=== Page excerpt ===

▬▬▬

Daily Archive for June 3rd, 2009

A Philosopher on Species

John Wilkins is one of my favorite living philosophers, which is saying a lot because I think philosophers are weirdos and sometimes kooky (I’m looking at you Plantinga!). It doesn’t hurt that he’s a philosopher of science with a blog entitled Evolving Thoughts. You know I read it. He has a new book out called Species: History of the idea. It belongs to a series called Species and Systematics. Now it is a well-known fact that philosophy books are read by virtually none, and yet they’re priced like textbooks. One would think, to sell more readers publishing houses would price books more reasonably. Poetry books have this same problem…something about niche markets and limited vendors. In any event, life isn’t fair when a 320 page book on philosophy is twice the price of a 1000 page book about a boy magician.

From the University of California website:

The complex idea of “species” has evolved over time, yet its meaning is far from resolved. This comprehensive work takes a fresh look at an idea central to the field of biology by tracing its history from antiquity to today. John S. Wilkins explores the essentialist view, a staple of logic from Plato and Aristotle through the Middle Ages to fairly recent times, and considers the idea of species in natural history—a concept often connected to reproduction. Tracing “generative conceptions” of species back through Darwin to Epicurus, Wilkins provides a new perspective on the relationship between philosophical and biological approaches to this concept. He also reviews the array of current definitions. Species is a benchmark exploration and clarification of a concept fundamental to the past, present, and future of the natural sciences.

The TV Show Through Time

National Post critic Robert Fulford applies the four stages of an art movement to TV shows: Primitive, Classical, Baroque, and Decadent. Nifty, but does everyshow follow this arc or can its progress be defined by these criteria? Fulford uses L.A. Law, Numbe3s, Without a Trace, Flashpoint, House, and some Canadian show as examples. These are all dramas, and with the exception of House, crime dramas. Also, I haven’t watched a single episode of a single one of these shows, so I  have no idea.

Do comedies such as the The Office, a show I do watch, apply? As a huge sucess and just about to start it’s…what 5th season, it can’t be primitive. I think seasons 2 can be classified as the beginning of the classical era for The Office. Now that Pam and Jim are married the cast has expanded, we must be well within the Boroque years of The Office.

Simpsons: Decadent Accept for the Halloween espisodes, Homer is a parody of himself.

Lost: Decadent by the 3rd season. I could handle a polar bear in the jungle, but the CG mist was the beginning of the end. Admittedly, I stopped watching, so maybe it’s reinvented itself.

South Park: Classical/Baroque Its topicality saves it. However, Cartmen is this show’s Homer. The good Cartman from another dimension really pushed it into Jump the Shark territory)

▬▬▬

Render this sentence from the blog page into French: "The complex idea of “species” has evolved over time, yet its meaning is far from resolved."

▬▬▬

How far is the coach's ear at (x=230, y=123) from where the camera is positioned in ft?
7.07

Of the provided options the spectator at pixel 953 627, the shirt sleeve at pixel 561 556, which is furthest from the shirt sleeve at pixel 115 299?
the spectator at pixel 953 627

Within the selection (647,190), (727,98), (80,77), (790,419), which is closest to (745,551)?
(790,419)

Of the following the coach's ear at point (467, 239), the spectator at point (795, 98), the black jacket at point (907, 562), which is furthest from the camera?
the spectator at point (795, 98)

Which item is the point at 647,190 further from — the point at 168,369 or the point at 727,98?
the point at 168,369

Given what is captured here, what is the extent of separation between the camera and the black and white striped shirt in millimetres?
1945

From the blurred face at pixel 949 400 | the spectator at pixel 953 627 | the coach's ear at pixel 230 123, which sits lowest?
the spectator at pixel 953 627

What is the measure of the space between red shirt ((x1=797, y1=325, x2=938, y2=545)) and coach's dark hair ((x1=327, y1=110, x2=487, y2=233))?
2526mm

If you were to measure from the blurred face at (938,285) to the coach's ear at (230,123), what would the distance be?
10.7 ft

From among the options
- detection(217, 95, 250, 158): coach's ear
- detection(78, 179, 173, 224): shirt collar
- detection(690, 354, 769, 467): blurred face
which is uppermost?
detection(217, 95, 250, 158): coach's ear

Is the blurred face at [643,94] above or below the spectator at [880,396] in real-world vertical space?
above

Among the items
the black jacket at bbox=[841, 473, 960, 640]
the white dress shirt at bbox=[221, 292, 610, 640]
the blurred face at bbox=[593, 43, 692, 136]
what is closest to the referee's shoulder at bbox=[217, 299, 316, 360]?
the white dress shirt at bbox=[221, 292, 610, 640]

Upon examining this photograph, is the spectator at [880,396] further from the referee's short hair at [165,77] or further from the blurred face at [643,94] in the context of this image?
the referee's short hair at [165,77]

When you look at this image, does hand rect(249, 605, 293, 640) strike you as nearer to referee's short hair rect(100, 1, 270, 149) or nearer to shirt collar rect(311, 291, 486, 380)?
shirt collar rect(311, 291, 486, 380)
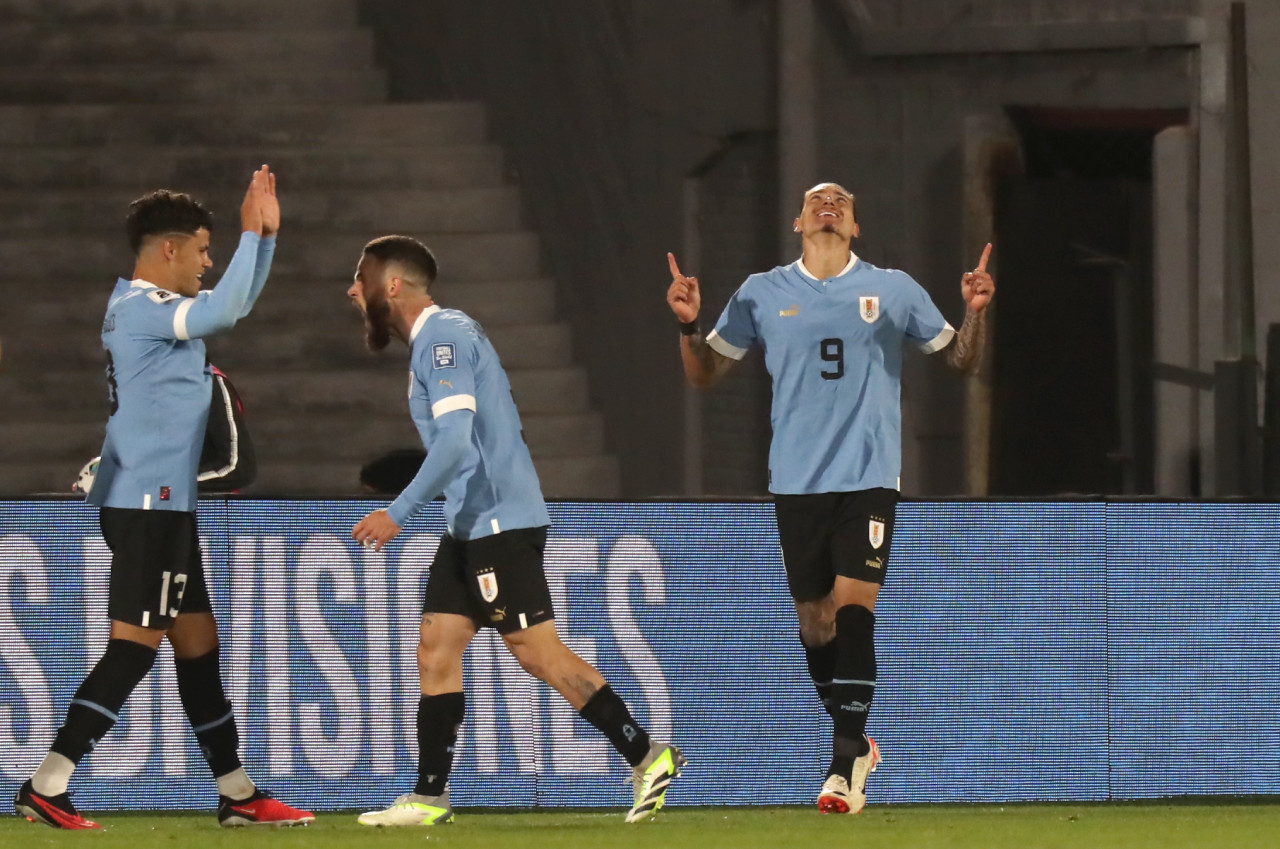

▬▬▬

=== Written reply ===
L’idée complexe d’« espèce » a évolué au fil du temps, et pourtant son sens est loin d’être résolu.